Letter to a Young Baptist

Dear Baptist Reviewer,

Thanks very much for your interest in Letters to a Young Calvinist: An Invitation to the Reformed Tradition–and for taking the time to read my little tome of missives. I really appreciate that you’re willing to engage the book. In many ways, it was written with you in mind. I know we don’t cross paths all that often: I inhabit a Reformed world that doesn’t tend to intersect with your corner of “Reformedom.” I knew the book was a bit of a risk and a wager in that regard: an attempt to build bridges where they either don’t exist, or at least strengthen collaboration where such bridges remain rather ramshackle, precarious rope-and-sticks connections.

So I really do appreciate your review, and I’m grateful for the positive things you have to say about the book, despite our obvious differences. I tried hard to write the book in a pastoral tone, with an intentional concern about pedagogy: that’s why the letters are arranged in a way to bring the reader slowly through what constitutes a cumulative argument about the shape of the Reformed tradition.

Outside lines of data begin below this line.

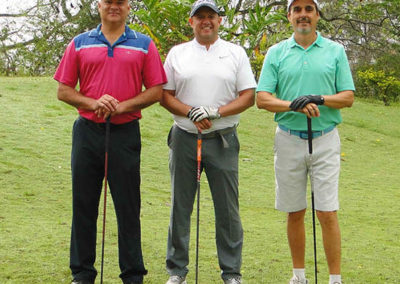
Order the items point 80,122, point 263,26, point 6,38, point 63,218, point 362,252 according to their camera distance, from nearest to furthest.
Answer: point 80,122
point 362,252
point 63,218
point 263,26
point 6,38

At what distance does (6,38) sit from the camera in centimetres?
2219

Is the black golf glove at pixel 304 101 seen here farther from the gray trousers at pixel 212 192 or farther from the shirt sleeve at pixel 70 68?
the shirt sleeve at pixel 70 68

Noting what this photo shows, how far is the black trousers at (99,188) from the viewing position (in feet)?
13.3

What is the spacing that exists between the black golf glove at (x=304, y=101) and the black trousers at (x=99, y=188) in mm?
957

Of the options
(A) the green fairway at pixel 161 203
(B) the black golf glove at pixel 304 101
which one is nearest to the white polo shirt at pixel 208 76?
(B) the black golf glove at pixel 304 101

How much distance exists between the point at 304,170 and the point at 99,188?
1279 millimetres

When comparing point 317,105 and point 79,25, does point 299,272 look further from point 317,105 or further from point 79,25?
point 79,25

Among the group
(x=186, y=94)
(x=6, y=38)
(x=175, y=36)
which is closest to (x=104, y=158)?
(x=186, y=94)

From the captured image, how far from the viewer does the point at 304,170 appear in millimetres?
4195

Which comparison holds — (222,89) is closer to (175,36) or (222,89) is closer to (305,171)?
(305,171)

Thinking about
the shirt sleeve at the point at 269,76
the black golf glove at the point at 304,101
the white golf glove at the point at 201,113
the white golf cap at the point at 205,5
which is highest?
the white golf cap at the point at 205,5

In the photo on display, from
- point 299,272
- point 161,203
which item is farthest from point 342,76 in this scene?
point 161,203

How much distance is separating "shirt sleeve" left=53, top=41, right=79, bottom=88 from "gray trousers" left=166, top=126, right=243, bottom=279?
726 mm

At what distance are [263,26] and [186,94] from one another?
11.1 meters
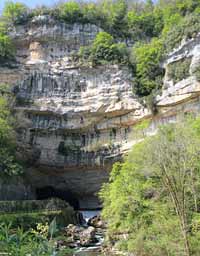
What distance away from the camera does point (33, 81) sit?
40969mm

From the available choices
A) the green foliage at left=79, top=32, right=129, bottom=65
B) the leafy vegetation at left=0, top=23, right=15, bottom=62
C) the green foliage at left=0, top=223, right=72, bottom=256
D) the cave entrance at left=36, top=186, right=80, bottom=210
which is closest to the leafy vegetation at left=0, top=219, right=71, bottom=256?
the green foliage at left=0, top=223, right=72, bottom=256

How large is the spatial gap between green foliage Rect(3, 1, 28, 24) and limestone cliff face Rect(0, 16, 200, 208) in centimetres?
748

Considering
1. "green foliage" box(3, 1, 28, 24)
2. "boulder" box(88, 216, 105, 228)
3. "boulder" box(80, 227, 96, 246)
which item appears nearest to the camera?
"boulder" box(80, 227, 96, 246)

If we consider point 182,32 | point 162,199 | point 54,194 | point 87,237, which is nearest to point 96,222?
point 87,237

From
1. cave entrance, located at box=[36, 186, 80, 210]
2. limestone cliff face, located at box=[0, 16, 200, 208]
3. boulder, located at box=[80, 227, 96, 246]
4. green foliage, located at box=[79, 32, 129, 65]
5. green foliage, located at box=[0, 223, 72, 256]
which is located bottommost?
boulder, located at box=[80, 227, 96, 246]

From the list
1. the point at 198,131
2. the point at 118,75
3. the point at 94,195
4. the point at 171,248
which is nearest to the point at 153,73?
the point at 118,75

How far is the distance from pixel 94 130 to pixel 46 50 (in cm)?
1305

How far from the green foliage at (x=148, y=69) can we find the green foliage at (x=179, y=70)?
208cm

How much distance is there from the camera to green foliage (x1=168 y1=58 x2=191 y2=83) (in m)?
35.9

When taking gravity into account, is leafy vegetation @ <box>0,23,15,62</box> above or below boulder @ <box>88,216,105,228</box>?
→ above

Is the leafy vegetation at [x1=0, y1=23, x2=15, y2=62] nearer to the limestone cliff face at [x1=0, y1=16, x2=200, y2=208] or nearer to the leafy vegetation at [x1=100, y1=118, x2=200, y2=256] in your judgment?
the limestone cliff face at [x1=0, y1=16, x2=200, y2=208]

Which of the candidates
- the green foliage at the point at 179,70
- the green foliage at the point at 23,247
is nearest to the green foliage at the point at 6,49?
the green foliage at the point at 179,70

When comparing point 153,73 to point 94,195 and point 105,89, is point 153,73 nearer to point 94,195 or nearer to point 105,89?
point 105,89

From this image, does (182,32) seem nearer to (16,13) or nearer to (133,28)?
(133,28)
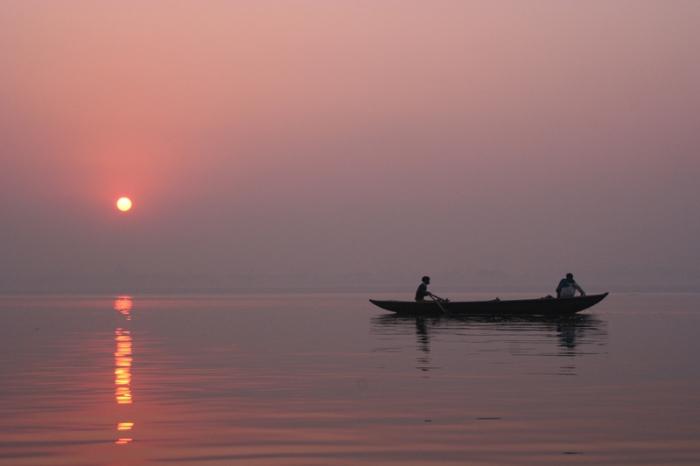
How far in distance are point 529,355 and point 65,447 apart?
67.4ft

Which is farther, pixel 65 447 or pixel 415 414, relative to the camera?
pixel 415 414

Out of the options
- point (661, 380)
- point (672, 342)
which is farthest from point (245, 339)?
point (661, 380)

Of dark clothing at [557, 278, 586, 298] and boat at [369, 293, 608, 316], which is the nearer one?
boat at [369, 293, 608, 316]

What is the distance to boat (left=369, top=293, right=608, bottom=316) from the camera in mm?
58000

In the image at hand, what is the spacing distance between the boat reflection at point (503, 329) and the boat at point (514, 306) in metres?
0.52

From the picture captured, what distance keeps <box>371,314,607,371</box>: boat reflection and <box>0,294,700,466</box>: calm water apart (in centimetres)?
50

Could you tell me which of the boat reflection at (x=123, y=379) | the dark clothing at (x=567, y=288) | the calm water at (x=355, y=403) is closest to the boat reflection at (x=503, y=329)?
the calm water at (x=355, y=403)

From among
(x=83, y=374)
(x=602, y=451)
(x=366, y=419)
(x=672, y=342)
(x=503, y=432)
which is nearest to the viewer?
(x=602, y=451)

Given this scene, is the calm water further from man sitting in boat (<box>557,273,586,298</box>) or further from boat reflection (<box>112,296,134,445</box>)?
man sitting in boat (<box>557,273,586,298</box>)

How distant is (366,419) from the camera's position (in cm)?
1883

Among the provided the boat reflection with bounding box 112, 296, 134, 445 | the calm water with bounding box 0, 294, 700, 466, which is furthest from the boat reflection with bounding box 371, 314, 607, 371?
the boat reflection with bounding box 112, 296, 134, 445

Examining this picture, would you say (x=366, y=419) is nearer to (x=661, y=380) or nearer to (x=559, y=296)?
(x=661, y=380)

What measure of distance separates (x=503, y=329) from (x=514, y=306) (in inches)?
322

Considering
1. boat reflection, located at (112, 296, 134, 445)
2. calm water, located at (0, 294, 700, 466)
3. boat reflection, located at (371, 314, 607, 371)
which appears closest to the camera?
calm water, located at (0, 294, 700, 466)
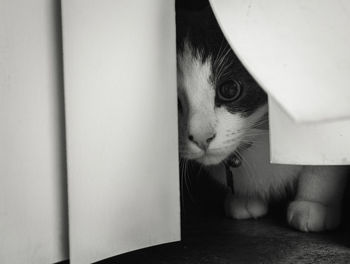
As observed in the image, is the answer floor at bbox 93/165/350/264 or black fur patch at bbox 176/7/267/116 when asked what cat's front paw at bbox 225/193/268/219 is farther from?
black fur patch at bbox 176/7/267/116

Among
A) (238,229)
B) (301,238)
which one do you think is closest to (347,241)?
(301,238)

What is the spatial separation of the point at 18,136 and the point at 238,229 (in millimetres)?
683

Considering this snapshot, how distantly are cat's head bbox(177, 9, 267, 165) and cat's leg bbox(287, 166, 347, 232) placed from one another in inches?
7.8

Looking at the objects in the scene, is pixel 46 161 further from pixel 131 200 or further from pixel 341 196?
pixel 341 196

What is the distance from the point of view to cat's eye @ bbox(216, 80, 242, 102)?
4.25 feet

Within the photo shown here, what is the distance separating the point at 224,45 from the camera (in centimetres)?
131

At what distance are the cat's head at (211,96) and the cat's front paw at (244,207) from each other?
195mm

And as you rightly note, there is an argument there: I am admittedly pushing back a bit on the so-called “resurgence of Reformed theology,” pressing the issue of just what counts as “Reformed.” But please note, I’m not doing so in order to call in the “truly Reformed” police force, but because I genuinely think there are aspects of the Reformed theological heritage that have been underappreciated by the young Baptist crowd enthusiastic about TULIP. Reformed theology is a many-splendored thing, and my goal is not to draw new boundaries and issue official “Reformed identity” cards. (Believe me, if the “truly Reformed” police get called in, you and I are both getting thrown in the paddy wagon.) Rather, my hope was that, by showing you new and unfamiliar sides of the Reformed tradition, you might find treasures that were buried still deeper than the TULIP bulbs.

As I said, this is the argument of the book. And if I had one wish, it would be that your review might have treated the book as an argument. As it stands, your review tends to simply treat this as a matter of taste, a matter of preference. So rather than criticizing the argument, you tend to simply point out where, “as a Baptist,” you “disagree.” Or you simply signal for your readers where I “cross the line,” or where I diverge from what “counts” as Reformed in your orbit.

But let me just say, for the future, that what would be most helpful is not simply pointing out where you disagree–since that’s no surprise and doesn’t really advance the conversation. What would be interesting to hear is how and why you disagree–and, more importantly, how you would begin to refute the argument the book is trying to make. I would welcome that , not because I love polemics (well, I do a little bit, but I’m not proud of the fact. 😉 but because I think you’ll better serve our readers–both of your review and my book–by engaging the argument rather than simply naming “positions.”

My hope is that Letters to a Young Calvinist could be the beginning of a conversation, rather than a conversation stopper. And so I write with that goal in mind. I hope you’ll receive this letter in that spirit.